GIVEN PASSAGE >>
..........

The Tribunal upheld the CIT(A)'s decision to restrict the net profit to Rs.3,00,000/-, dismissing both Revenue's and assessee's appeals due to lack of evidence provided by the assessee. The Tribunal emphasized the importance of evaluating evidence based on human probabilities and surrounding circumstances. Both cross-appeals were dismissed, affirming the CIT(A)'s order.
Issues Involved: 1. Deletion of addition of Rs.7,51,812/- by CIT(A) and restriction of net profit to Rs.3,00,000/-. 2. Clubbing of purchases of two separate entities (M/s. Sanjay Pandey and Rajeev Pandey) in the hands of the appellant. 3. Validity and legality of the estimation of net profit at Rs.3,00,000/-.
Detailed Analysis:
1. Deletion of Addition and Restriction of Net Profit: The Revenue challenged the CIT(A)'s decision to delete an addition of Rs.7,51,812/- and restrict the net profit to Rs.3,00,000/-. The CIT(A) found that the AO's estimation of net profit at Rs.10,51,812/- was excessive and not supported by a logical explanation. The CIT(A) considered the appellant's inability to produce books/accounts for Awas Vikas Shop and the absence of a reasonable deduction for expenses. Consequently, the CIT(A) estimated a reasonable net profit of Rs.3,00,000/- for both shops.
2. Clubbing of Purchases of Two Separate Entities: The assessee argued that M/s. Sanjay Pandey and Rajeev Pandey are separate entities with distinct PAN numbers and separate income tax returns. The CIT(A) found this contention to be an afterthought, as the appellant failed to provide the original allotment letter for the business at Lal Darwaja and other supporting documents. The CIT(A) concluded that the appellant was operating both shops in his proprietary capacity and attempted to hide this fact until the enquiry revealed the truth. Therefore, the AO was justified in clubbing the purchases of both shops in the hands of the appellant.

..........

AVAILABLE DATA >>
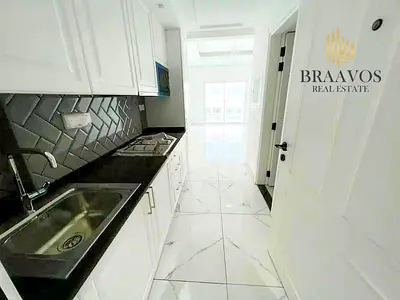 WITH KITCHEN APPLIANCES | VIVID UNT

..........

TASKS TO COMPLETE >>
A. In the tax appeal summary, why did the CIT(A) treat the claim that M/s. Sanjay Pandey and Rajeev Pandey are separate entities as an afterthought? Answer in one to three sentences.
B. Can you sum up the tax appeal summary in two sentences?
C. According to the tax appeal summary, at what amount did the AO estimate the net profit?

RESPONSE LIST >>
A. The CIT(A) treated the claim as an afterthought because the appellant failed to provide the original allotment letter for the business at Lal Darwaja and other supporting documents. On that basis, the CIT(A) concluded that the appellant ran both shops as proprietor and had hidden this until the enquiry revealed it.

B. The Tribunal upheld the CIT(A)'s order restricting the net profit to Rs.3,00,000/-, deleting the Rs.7,51,812/- addition as excessive, and dismissed both cross-appeals for lack of evidence from the assessee. The CIT(A) had also rejected the claim that M/s. Sanjay Pandey and Rajeev Pandey were separate entities, finding the AO justified in clubbing the purchases of both shops in the appellant's hands.

C. Rs.10,51,812/-